But if God lives outside of time, he can observe time just as we can observe space. When we look at things, we can pretty much decide upon the perspective we take and view the whole stretch of, let's say, the length of what we are looking at, if the object is small enough to not escape our view port.

Now, the Bible tells us that God holds the universe between his thumb and his forefinger. That would by no means escape his viewport.

Let us make an example. I can touch the middle of the desk in front of me, and then touch it's left end, before touching its right. If time is only a dimension, and I am not a slave of time, that means subjected to it as we are (we experience time as a half dimension, since we can only travel through time forward, and are not free to select the speed in which we travel), God can touch time in whatever order he wants.

In that scenario, Christ can easily be slain before the world even exists, touching a later point in time (after creating it in the first place, since, as a dimension of this universe, it did not exist before creation). One could view it just like the creation in Gen 2: God made man, and then put him into the garden. He made man before anything grew (maybe even before plants even were created), but put him into creation in the afternoon of the sixth day (i.e. a much later time).

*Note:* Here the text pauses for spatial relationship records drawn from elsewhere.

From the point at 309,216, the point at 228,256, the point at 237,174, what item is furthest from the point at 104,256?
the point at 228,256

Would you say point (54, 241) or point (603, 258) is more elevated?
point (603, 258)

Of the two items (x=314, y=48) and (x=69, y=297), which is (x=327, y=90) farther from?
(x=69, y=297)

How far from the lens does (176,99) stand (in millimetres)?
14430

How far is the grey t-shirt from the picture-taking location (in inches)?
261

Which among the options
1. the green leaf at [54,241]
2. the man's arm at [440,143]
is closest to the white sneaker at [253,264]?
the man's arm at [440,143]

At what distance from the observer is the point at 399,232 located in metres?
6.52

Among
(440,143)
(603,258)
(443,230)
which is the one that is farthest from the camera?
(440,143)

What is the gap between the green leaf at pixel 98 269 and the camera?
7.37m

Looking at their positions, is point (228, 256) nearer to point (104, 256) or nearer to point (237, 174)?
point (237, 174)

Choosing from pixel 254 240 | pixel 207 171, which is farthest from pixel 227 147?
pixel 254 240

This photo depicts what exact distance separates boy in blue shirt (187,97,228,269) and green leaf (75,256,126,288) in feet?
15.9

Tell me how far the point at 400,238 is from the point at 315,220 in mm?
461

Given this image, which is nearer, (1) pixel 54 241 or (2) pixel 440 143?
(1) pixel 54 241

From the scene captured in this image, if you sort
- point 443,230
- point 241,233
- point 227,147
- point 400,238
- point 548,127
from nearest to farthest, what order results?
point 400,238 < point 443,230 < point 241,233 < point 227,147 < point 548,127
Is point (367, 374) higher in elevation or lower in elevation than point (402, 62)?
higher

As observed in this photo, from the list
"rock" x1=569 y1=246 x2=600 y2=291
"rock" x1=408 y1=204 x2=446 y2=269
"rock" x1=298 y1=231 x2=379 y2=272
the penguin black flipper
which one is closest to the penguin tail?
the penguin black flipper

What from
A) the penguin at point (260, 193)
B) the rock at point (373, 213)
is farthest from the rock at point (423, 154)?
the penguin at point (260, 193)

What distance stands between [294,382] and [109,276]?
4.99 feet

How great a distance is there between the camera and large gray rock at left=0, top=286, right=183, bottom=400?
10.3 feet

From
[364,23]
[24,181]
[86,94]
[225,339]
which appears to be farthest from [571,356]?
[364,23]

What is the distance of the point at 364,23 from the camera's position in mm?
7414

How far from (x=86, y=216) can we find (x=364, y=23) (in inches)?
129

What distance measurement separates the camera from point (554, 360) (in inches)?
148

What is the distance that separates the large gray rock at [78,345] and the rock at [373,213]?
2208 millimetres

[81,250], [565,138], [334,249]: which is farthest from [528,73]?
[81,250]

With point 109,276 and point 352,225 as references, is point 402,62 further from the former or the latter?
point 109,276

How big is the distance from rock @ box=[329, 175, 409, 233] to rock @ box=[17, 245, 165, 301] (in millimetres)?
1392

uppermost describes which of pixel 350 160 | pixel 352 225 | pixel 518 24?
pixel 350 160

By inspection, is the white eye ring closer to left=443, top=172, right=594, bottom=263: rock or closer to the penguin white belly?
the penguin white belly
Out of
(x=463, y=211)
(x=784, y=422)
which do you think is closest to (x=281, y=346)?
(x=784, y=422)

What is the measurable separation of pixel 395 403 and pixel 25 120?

Thinking this through, the experience of the cross becomes something outside of time. The moment I accept the work of Christ at the cross, the cross happens for me. This event outside of time becomes real and manifests in time at a set time.

God knows the end from the beginning. (Isa 46:10) God planned it all before time was. (Eph 1:4)

This is how God works. We pray, and he puts the answer into our future. We prophecy, as he reveals to us what he put into the future already. He said: it is finished, as he had accomplished all, including future things.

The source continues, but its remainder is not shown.